Back at the front, the title picture has taken on a compelling twist. McLaren still leads the dance, but Red Bull has rediscovered rhythm and Verstappen is driving like a man intent on making them sweat all the way to Abu Dhabi. The math remains harsh — 69 points is still a mountain — yet the psychological game has turned. Piastri and Norris can’t afford many more off‑colour Sundays.

Leclerc, meanwhile, is placing his bets with clear eyes. He can rate Verstappen’s current level — “not leaving anything on the table” is as high as praise gets in this paddock — and still see the broader arc of the season holding. That’s not fence‑sitting; that’s reading a championship that, for all the noise of the last two races, still leans orange.

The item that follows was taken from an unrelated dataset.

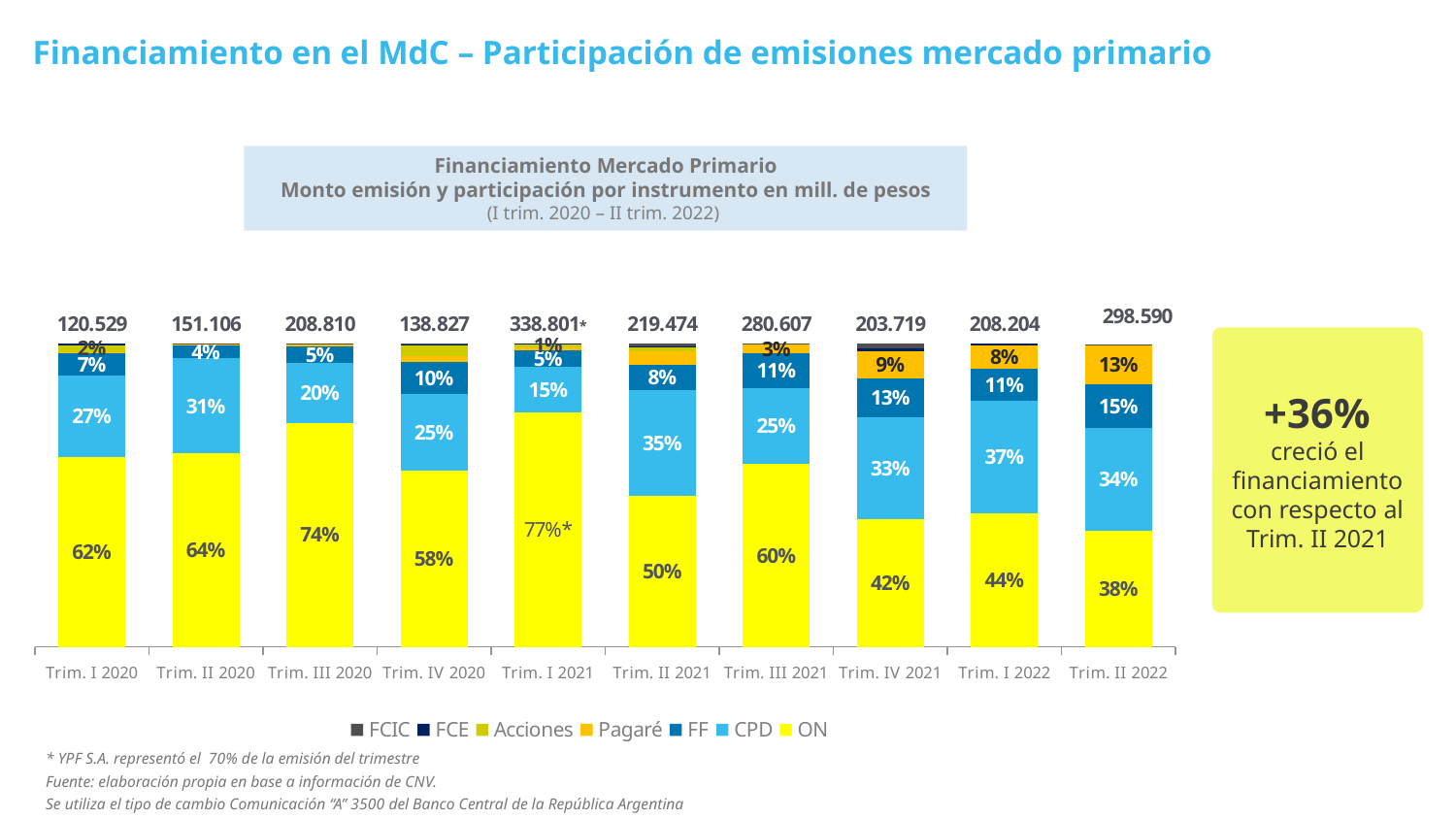
What is the FF share in Trim. II 2022? 15% Which is larger, the ON share in Trim. III 2020 or in Trim. IV 2020? Trim. III 2020 What kind of chart is shown on the slide? Stacked bar chart What share of the emission in Trim. III 2020 corresponds to ON? 74% By how many percentage points is the ON share in Trim. I 2020 higher than in Trim. II 2022? 24 percentage points What is the CPD share in Trim. I 2022? 37% What is the Pagaré share in Trim. II 2022? 13% Which quarter has the highest total emission amount? Trim. I 2021 How many series does the chart legend list? 7 Which quarter has the lowest total emission amount? Trim. I 2020 What is the total emission amount shown above the bar for Trim. II 2022? 298.590 How many quarters (categories) are shown on the x axis of the chart? 10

What happens next? If Red Bull’s upgrade really has broadened Verstappen’s operating window, the final phase of the year could become a tug‑of‑war on strategy and execution. If Baku was just a blip for McLaren, the gap stabilises and the narrative cools.

Either way, Verstappen’s two‑step has given 2025 a jolt. It’s not quite a title twist — not yet — but it is a reminder that if you leave the door ajar, Max will take it off the hinges. McLaren’s task now is to slam it shut.